* _DESCRIPTION OF THE TASK_
Turn the lines of the records into a numbered list, starting at the line containing "From the selection" and running through the final line of the records, both included. Leave out any blank lines.
___ STORED RECORDS
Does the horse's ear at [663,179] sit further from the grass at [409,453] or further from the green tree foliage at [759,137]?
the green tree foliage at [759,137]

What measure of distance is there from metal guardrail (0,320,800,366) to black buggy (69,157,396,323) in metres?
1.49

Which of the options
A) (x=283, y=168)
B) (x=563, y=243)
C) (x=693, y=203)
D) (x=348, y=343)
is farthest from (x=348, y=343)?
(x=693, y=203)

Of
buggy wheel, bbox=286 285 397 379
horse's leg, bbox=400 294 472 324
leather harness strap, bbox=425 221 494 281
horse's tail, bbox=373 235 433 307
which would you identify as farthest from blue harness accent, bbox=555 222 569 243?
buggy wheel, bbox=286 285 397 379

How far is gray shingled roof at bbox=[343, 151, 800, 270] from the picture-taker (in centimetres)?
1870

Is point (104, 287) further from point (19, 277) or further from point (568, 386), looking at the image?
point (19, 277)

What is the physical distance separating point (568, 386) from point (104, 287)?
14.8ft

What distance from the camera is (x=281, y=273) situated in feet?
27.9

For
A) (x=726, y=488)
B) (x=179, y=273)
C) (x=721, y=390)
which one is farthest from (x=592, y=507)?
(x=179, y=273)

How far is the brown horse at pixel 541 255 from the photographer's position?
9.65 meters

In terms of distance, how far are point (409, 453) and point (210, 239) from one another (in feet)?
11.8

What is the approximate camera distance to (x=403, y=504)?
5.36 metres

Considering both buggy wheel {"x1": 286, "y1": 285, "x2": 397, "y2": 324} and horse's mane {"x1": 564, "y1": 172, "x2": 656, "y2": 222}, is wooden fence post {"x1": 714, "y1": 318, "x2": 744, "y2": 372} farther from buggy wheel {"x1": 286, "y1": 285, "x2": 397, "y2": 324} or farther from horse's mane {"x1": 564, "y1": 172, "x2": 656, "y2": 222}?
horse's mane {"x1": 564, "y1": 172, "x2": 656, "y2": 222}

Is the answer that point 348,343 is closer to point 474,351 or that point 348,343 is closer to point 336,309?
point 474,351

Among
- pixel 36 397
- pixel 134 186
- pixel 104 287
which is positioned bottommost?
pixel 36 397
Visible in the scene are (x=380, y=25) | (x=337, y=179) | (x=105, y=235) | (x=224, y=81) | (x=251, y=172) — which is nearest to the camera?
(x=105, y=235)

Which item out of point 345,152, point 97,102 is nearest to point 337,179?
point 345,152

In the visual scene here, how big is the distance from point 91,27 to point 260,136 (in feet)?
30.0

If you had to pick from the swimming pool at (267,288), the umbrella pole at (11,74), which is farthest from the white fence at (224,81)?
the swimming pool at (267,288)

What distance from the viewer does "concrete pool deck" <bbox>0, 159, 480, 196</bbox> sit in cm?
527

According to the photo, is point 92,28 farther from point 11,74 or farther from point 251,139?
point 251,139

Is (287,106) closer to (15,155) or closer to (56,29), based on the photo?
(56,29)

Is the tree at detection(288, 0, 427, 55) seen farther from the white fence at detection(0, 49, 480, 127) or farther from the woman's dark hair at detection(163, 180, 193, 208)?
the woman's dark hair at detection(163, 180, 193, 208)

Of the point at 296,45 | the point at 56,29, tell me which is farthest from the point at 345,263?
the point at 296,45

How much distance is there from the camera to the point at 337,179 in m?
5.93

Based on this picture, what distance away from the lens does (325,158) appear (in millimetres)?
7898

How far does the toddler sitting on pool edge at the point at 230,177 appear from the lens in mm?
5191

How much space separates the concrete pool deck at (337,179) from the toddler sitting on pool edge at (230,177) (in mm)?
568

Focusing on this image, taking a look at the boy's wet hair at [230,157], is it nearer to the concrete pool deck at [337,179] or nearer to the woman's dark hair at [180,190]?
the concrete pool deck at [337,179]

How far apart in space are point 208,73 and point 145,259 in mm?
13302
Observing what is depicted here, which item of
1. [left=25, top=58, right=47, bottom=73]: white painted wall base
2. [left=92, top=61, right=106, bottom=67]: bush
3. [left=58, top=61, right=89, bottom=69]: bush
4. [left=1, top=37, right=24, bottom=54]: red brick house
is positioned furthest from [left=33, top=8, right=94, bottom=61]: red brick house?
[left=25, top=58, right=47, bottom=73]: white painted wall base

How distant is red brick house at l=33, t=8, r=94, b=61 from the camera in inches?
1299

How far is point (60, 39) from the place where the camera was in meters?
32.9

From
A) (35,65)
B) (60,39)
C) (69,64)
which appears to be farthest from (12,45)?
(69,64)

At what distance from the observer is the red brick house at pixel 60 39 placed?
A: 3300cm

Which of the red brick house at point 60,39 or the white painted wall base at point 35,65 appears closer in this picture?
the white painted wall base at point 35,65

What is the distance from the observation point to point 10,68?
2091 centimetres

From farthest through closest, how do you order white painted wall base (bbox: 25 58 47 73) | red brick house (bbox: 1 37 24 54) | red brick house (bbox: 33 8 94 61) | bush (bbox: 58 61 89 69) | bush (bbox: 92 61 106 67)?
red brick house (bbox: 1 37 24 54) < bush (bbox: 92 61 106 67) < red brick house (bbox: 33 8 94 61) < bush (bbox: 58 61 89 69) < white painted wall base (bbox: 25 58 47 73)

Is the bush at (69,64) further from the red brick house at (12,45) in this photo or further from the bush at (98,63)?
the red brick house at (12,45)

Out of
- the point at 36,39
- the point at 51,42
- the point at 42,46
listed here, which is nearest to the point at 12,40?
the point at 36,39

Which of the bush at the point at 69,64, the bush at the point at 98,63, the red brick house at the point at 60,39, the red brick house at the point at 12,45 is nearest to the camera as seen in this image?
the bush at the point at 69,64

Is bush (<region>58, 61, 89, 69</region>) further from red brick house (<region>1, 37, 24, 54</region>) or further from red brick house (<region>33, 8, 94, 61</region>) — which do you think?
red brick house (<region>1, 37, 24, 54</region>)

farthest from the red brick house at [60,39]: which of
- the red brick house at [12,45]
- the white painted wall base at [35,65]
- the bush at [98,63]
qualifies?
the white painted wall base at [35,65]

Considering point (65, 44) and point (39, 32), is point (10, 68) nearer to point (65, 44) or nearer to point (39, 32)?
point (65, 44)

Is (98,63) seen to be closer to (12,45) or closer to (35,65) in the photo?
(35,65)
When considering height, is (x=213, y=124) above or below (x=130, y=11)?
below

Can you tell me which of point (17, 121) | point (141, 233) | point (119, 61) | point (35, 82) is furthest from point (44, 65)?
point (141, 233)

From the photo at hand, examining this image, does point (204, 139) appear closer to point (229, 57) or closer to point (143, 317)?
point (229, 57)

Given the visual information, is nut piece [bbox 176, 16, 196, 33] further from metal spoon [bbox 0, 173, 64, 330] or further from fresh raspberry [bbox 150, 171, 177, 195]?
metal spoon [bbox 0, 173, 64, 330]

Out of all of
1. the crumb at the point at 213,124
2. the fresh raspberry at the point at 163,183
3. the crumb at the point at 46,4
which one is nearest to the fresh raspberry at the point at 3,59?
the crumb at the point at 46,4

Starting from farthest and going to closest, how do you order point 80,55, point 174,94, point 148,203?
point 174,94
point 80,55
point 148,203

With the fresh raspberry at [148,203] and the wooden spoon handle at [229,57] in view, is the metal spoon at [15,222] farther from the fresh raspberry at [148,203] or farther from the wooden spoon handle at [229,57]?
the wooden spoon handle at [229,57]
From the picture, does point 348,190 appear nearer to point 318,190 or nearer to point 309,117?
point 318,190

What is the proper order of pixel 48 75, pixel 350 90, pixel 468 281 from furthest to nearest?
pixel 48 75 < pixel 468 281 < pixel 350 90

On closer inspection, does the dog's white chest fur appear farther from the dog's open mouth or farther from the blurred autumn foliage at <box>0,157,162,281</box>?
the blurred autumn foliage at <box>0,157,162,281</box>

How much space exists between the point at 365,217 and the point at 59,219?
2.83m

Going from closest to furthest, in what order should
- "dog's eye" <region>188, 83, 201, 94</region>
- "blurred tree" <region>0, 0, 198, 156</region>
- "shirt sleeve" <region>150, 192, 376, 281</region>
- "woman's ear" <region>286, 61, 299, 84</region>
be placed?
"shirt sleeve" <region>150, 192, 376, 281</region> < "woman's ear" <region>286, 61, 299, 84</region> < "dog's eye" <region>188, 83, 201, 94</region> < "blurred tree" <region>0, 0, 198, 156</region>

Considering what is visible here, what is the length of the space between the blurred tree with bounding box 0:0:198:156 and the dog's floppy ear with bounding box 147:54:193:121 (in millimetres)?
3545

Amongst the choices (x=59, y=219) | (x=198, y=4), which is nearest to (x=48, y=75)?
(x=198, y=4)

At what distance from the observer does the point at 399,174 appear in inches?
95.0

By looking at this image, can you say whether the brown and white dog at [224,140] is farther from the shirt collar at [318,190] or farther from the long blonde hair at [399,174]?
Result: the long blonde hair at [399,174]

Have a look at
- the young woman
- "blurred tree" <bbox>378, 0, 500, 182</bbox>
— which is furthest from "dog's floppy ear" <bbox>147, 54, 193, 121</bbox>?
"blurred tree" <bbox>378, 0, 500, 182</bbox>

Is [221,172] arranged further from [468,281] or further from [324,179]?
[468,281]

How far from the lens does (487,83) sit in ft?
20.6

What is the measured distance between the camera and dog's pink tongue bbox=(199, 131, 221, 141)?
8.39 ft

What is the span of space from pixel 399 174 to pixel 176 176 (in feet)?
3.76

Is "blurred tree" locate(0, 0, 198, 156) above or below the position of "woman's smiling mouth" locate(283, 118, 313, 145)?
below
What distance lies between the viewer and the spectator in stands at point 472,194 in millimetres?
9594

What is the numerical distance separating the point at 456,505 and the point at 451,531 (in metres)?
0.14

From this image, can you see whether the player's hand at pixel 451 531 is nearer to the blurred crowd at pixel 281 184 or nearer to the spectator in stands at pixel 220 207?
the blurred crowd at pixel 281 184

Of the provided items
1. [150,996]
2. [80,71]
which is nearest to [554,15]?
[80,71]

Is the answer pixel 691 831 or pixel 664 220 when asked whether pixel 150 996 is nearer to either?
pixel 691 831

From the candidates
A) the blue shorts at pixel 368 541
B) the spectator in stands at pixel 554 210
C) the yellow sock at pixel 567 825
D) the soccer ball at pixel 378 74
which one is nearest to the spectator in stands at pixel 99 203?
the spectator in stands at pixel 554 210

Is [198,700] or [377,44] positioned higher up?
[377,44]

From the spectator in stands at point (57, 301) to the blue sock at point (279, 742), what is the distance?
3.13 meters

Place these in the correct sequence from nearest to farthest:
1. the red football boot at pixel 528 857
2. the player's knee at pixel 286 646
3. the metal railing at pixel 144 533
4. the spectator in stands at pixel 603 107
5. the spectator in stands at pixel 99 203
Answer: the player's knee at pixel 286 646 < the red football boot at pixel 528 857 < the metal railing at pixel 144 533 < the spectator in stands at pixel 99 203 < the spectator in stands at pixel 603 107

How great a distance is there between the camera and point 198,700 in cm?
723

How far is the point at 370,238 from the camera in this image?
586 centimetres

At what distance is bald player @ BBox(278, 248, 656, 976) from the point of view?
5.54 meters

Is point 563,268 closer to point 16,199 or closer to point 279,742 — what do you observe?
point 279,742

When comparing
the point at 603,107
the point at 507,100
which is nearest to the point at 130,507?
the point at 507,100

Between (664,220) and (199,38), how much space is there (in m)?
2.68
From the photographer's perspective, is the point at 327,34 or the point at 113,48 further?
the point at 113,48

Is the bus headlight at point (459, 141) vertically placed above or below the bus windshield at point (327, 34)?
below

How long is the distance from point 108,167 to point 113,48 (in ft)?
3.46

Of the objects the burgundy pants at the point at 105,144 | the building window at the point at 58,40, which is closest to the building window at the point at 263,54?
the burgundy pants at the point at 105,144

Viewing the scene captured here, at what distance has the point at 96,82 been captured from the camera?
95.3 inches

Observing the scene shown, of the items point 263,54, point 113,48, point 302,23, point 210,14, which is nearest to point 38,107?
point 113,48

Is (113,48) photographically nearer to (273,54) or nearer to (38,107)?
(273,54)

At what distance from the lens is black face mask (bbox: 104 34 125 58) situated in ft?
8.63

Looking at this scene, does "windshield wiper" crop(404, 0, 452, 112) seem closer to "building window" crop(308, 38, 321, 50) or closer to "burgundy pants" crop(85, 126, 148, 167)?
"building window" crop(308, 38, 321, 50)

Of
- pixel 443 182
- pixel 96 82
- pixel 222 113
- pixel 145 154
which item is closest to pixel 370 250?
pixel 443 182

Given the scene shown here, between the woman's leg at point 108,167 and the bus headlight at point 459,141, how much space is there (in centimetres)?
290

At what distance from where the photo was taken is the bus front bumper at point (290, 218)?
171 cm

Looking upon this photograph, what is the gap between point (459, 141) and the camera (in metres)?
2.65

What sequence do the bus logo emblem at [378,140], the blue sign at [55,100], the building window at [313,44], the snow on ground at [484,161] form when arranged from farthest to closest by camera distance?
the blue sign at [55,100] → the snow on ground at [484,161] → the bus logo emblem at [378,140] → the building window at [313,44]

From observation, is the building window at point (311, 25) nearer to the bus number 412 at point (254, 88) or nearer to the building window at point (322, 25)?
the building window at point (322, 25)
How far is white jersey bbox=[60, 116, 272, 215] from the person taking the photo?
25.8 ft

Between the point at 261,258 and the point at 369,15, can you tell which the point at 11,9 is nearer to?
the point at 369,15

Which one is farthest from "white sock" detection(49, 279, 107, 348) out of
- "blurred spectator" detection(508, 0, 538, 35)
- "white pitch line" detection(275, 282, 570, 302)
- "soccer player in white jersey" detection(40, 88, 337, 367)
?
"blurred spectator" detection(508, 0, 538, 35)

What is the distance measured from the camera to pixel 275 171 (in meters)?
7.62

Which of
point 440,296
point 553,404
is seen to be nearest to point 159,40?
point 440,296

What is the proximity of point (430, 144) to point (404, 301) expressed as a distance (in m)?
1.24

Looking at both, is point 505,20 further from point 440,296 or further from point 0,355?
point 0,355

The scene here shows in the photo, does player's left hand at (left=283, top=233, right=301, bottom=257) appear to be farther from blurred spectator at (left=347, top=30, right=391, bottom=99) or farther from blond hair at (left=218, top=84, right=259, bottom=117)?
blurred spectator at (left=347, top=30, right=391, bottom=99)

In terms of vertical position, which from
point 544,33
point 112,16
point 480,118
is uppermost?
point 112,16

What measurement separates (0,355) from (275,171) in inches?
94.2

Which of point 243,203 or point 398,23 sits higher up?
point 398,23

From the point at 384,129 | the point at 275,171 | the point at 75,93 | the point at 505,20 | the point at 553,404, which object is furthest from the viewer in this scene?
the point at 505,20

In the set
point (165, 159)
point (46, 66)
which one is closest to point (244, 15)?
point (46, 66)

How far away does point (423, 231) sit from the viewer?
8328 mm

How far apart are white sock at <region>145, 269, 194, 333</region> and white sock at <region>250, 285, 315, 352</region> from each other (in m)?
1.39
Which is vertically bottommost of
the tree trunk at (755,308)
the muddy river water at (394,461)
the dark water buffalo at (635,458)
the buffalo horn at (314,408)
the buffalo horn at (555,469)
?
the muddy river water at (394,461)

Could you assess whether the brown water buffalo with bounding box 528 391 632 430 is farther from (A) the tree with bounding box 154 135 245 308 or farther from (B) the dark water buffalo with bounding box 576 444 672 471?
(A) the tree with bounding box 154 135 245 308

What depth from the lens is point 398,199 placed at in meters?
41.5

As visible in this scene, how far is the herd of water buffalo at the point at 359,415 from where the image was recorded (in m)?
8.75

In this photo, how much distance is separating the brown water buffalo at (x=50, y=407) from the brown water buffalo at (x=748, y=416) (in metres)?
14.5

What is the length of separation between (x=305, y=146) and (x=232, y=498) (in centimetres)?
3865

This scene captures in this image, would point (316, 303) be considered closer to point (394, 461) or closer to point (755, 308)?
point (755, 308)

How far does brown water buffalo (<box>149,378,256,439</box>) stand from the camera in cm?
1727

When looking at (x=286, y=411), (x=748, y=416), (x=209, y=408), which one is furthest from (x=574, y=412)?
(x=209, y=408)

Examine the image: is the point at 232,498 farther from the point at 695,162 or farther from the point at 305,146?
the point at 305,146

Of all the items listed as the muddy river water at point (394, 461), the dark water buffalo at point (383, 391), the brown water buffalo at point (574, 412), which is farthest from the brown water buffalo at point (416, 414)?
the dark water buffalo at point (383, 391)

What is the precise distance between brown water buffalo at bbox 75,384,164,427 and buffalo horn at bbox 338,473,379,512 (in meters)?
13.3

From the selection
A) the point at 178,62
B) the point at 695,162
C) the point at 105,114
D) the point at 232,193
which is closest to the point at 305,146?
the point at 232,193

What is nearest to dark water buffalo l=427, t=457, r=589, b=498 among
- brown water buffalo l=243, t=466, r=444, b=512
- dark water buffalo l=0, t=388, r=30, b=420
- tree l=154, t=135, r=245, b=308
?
______
* _FULL OUTPUT_
1. From the selection
2. A) the point at 178,62
3. B) the point at 695,162
4. C) the point at 105,114
5. D) the point at 232,193
6. which is closest to the point at 305,146?
7. the point at 232,193
8. What is nearest to dark water buffalo l=427, t=457, r=589, b=498 among
9. - brown water buffalo l=243, t=466, r=444, b=512
10. - dark water buffalo l=0, t=388, r=30, b=420
11. - tree l=154, t=135, r=245, b=308
12. ?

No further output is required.